Every row in every table has a physical address. The address of a row is determined from a combination of the following:
- Datafile number
- Block number
- Location of the row within the block
- Object number
You can display the address of a row in a table by querying the ROWID pseudo-column—for example:
SQL> create table TAB1 as select rownum id, rpad(‘x’,100) c1, rpad(‘y’,200) c2 from dba_objects where rownum<10;
The ROWID pseudo-column value isn’t physically stored in the database. Oracle calculates its value when
you query it. The ROWID contents are displayed as base-64 values that can contain the characters A–Z, a– z, 0–9, +, and /. You can translate the ROWID value into meaningful information via theDBMS_ROWID package.

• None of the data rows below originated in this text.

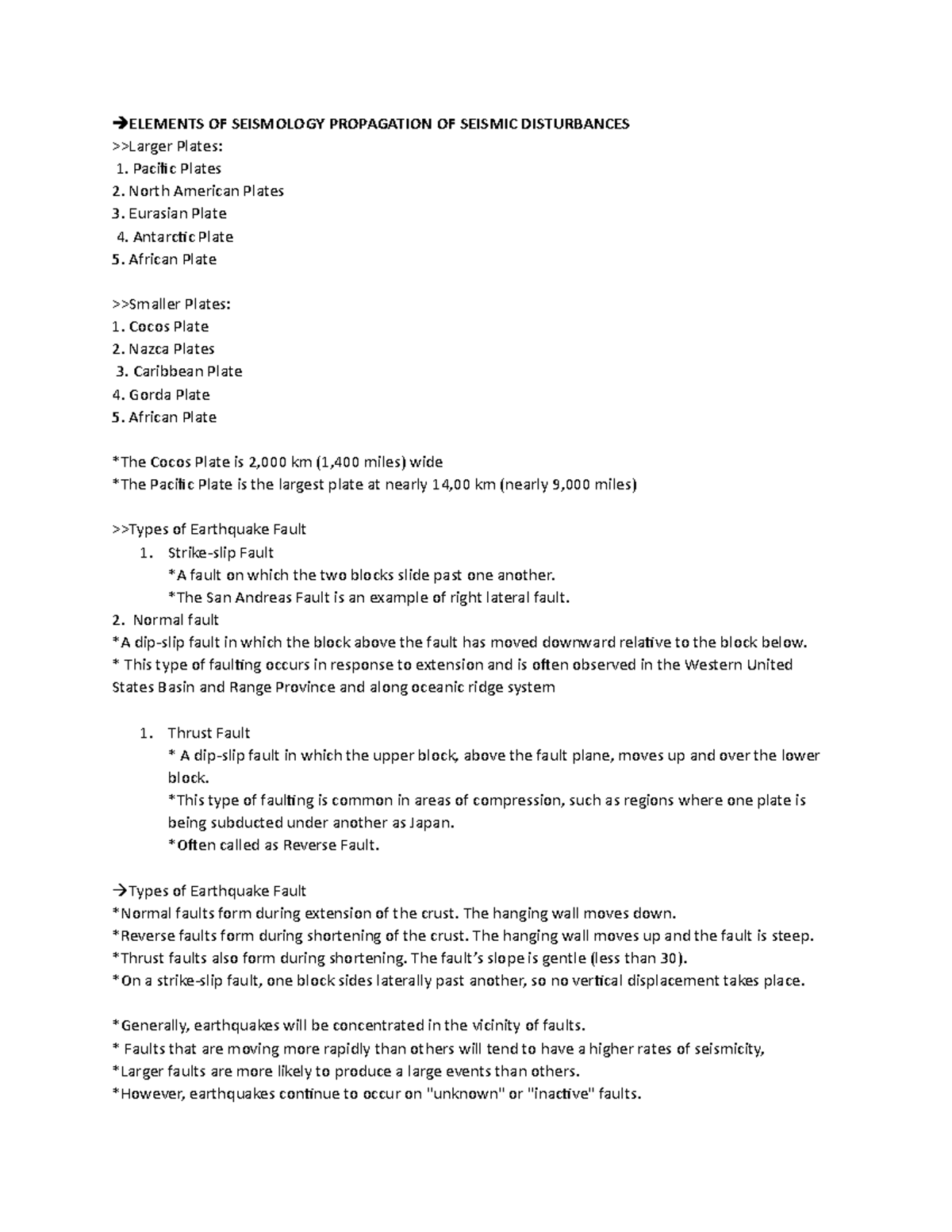 →ELEMENTS OF SEISMOLOGY PROPAGATION OF SEISMIC DISTURBANCES
>>Larger Plates:
1. Pacific Plates
2. North American Plates
3. Eurasian Plate
4. Antarctic Plate
5. African Plate

>>Smaller Plates:
1. Cocos Plate
2. Nazca Plates
3. Caribbean Plate
4. Gorda Plate
5. African Plate

*The Cocos Plate is 2,000 km (1,400 miles) wide
*The Pacific Plate is the largest plate at nearly 14,00 km (nearly 9,000 miles)

>>Types of Earthquake Fault
1. Strike-slip Fault
*A fault on which the two blocks slide past one another.
*The San Andreas Fault is an example of right lateral fault.
2. Normal fault
*A dip-slip fault in which the block above the fault has moved downward relative to the block below.
* This type of faulting occurs in response to extension and is often observed in the Western United States Basin and Range Province and along oceanic ridge system

1. Thrust Fault
* A dip-slip fault in which the upper block, above the fault plane, moves up and over the lower block.
*This type of faulting is common in areas of compression, such as regions where one plate is being subducted under another as Japan.
*Often called as Reverse Fault.

→Types of Earthquake Fault
*Normal faults form during extension of the crust. The hanging wall moves down.
*Reverse faults form during shortening of the crust. The hanging wall moves up and the fault is steep.
*Thrust faults also form during shortening. The fault's slope is gentle (less than 30).
*On a strike-slip fault, one block sides laterally past another, so no vertical displacement takes place.

*Generally, earthquakes will be concentrated in the vicinity of faults.
* Faults that are moving more rapidly than others will tend to have a higher rates of seismicity,
*Larger faults are more likely to produce a large events than others.
*However, earthquakes continue to occur on "unknown" or "inactive" faults.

For example,to display the file number, block number, and row number in which a row is stored,issue this statement:
SQL> select id,dbms_rowid.rowid_relative_fno(rowid) file_num,dbms_rowid.rowid_block_number(rowid) block_num,dbms_rowid.rowid_row_number(rowid) row_num from tab1;
ID FILE_NUM BLOCK_NUM ROW_NUM
———- ———- ———- ———-
1 1 101705 0
2 1 101705 1
3 1 101705 2
4 1 101705 3
5 1 101705 4
6 1 101705 5
7 1 101705 6
8 1 101705 7
9 1 101705 8
9 rows selected.
You can use the ROWID value in the SELECT and WHERE clauses of a SQL statement. In most cases, the ROWID uniquely identifies a row. However, it’s possible to have rows in different tables that are stored in the same cluster and so contain rows with the same ROWID.